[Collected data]
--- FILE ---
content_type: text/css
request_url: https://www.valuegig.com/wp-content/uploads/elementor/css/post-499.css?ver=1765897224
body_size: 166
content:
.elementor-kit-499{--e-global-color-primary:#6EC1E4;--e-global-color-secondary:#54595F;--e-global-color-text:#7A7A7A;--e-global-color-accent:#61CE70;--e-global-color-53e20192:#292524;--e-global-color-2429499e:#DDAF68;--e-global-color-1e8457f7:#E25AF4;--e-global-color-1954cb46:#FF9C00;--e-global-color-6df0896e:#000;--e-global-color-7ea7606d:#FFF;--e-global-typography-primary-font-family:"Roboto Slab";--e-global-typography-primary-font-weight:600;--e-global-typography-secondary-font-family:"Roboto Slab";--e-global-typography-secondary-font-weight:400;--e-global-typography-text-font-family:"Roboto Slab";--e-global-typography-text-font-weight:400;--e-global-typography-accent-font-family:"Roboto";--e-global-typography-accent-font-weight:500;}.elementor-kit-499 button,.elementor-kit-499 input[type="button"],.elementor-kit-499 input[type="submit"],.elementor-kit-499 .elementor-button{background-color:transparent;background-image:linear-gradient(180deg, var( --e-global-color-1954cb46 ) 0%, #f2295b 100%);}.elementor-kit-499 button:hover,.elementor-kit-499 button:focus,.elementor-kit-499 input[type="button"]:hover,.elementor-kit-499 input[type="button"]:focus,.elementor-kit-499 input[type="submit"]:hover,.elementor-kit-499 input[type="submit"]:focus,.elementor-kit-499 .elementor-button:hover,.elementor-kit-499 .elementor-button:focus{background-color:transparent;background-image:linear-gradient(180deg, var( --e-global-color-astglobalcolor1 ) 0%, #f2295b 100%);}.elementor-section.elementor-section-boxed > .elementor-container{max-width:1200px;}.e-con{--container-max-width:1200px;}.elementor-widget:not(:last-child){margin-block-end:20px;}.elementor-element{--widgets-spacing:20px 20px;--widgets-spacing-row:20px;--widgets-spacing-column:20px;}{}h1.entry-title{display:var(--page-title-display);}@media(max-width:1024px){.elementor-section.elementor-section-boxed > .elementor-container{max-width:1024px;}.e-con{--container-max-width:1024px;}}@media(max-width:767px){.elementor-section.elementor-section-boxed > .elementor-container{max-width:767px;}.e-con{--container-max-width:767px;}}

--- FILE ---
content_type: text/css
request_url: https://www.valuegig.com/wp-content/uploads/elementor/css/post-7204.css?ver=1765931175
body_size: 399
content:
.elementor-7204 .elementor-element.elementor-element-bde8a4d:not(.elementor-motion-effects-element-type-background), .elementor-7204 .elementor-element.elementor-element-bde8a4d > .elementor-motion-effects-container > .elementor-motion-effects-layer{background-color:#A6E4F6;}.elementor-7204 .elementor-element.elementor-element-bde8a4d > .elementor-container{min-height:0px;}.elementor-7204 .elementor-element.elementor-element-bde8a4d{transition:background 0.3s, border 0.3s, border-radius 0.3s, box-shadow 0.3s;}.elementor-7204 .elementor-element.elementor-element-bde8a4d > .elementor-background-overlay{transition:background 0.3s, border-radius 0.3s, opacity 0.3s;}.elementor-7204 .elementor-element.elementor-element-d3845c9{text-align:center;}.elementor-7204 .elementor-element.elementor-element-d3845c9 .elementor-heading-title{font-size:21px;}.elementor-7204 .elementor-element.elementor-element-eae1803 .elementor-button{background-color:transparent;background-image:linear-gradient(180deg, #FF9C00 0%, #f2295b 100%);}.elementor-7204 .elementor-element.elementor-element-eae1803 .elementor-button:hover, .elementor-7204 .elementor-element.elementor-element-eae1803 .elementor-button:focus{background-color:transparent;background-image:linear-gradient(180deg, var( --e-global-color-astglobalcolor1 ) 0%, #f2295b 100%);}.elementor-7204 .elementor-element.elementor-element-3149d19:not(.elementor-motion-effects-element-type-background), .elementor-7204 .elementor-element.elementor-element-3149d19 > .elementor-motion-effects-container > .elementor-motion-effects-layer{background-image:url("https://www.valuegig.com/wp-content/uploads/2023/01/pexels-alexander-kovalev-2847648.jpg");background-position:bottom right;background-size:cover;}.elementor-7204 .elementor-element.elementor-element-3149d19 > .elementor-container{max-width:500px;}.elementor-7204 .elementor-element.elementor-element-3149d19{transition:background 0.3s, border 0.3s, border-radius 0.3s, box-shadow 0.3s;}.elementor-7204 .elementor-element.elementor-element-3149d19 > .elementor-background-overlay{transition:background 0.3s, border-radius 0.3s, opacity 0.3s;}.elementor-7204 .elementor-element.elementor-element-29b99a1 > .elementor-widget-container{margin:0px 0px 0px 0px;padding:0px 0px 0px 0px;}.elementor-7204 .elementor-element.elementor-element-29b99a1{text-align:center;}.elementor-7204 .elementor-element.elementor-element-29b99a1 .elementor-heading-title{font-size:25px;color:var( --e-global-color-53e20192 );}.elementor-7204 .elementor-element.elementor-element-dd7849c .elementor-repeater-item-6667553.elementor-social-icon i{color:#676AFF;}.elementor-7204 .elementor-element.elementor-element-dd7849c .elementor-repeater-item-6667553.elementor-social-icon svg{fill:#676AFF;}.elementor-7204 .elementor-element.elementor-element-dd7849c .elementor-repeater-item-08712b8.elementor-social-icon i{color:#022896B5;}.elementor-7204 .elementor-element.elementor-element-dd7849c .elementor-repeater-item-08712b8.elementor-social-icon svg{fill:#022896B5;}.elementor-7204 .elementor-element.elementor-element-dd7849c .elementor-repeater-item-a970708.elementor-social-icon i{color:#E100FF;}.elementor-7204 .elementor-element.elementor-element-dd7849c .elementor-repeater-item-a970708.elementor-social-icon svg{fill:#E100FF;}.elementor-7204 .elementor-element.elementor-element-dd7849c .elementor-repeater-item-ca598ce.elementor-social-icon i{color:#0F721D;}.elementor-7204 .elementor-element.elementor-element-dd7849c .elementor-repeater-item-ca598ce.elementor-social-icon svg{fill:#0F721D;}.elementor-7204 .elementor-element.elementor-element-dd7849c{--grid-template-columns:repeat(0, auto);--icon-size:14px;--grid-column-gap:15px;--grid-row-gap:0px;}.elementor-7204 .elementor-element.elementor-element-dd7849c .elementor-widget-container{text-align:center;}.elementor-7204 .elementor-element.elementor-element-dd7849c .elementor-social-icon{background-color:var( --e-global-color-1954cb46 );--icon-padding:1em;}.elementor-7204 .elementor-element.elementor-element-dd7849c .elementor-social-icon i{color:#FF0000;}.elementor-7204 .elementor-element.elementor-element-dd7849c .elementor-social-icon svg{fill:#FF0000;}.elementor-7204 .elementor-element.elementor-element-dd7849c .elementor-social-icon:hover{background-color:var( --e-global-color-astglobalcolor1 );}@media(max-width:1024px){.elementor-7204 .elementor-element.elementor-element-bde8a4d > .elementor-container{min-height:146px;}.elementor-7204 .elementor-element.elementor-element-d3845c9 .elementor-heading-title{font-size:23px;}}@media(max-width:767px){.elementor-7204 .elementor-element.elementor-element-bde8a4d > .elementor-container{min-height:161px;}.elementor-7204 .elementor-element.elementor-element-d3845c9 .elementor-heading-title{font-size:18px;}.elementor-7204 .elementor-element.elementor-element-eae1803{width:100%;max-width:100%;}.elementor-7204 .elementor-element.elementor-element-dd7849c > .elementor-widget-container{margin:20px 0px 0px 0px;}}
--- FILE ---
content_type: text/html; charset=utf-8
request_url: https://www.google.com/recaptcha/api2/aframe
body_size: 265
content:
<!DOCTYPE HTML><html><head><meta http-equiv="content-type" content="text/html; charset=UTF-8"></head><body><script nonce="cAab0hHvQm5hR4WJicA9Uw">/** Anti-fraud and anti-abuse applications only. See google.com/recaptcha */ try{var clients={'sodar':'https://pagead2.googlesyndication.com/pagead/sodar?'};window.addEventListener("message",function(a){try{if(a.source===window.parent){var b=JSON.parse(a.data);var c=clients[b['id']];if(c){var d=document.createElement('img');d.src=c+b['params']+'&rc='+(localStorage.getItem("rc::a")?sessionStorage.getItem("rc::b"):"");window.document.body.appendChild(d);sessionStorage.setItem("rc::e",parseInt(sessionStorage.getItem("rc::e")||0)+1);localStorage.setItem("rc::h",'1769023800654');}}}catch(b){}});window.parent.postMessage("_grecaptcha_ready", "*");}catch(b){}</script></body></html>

Prompt:
Retype exactly, and only, the lines from the line holding "content_type: text/html; charset=utf-8" through the last line of the data; both of those lines count.

Reply to the exercise:
content_type: text/html; charset=utf-8
request_url: https://www.google.com/recaptcha/api2/aframe
body_size: 265
content:
<!DOCTYPE HTML><html><head><meta http-equiv="content-type" content="text/html; charset=UTF-8"></head><body><script nonce="cAab0hHvQm5hR4WJicA9Uw">/** Anti-fraud and anti-abuse applications only. See google.com/recaptcha */ try{var clients={'sodar':'https://pagead2.googlesyndication.com/pagead/sodar?'};window.addEventListener("message",function(a){try{if(a.source===window.parent){var b=JSON.parse(a.data);var c=clients[b['id']];if(c){var d=document.createElement('img');d.src=c+b['params']+'&rc='+(localStorage.getItem("rc::a")?sessionStorage.getItem("rc::b"):"");window.document.body.appendChild(d);sessionStorage.setItem("rc::e",parseInt(sessionStorage.getItem("rc::e")||0)+1);localStorage.setItem("rc::h",'1769023800654');}}}catch(b){}});window.parent.postMessage("_grecaptcha_ready", "*");}catch(b){}</script></body></html>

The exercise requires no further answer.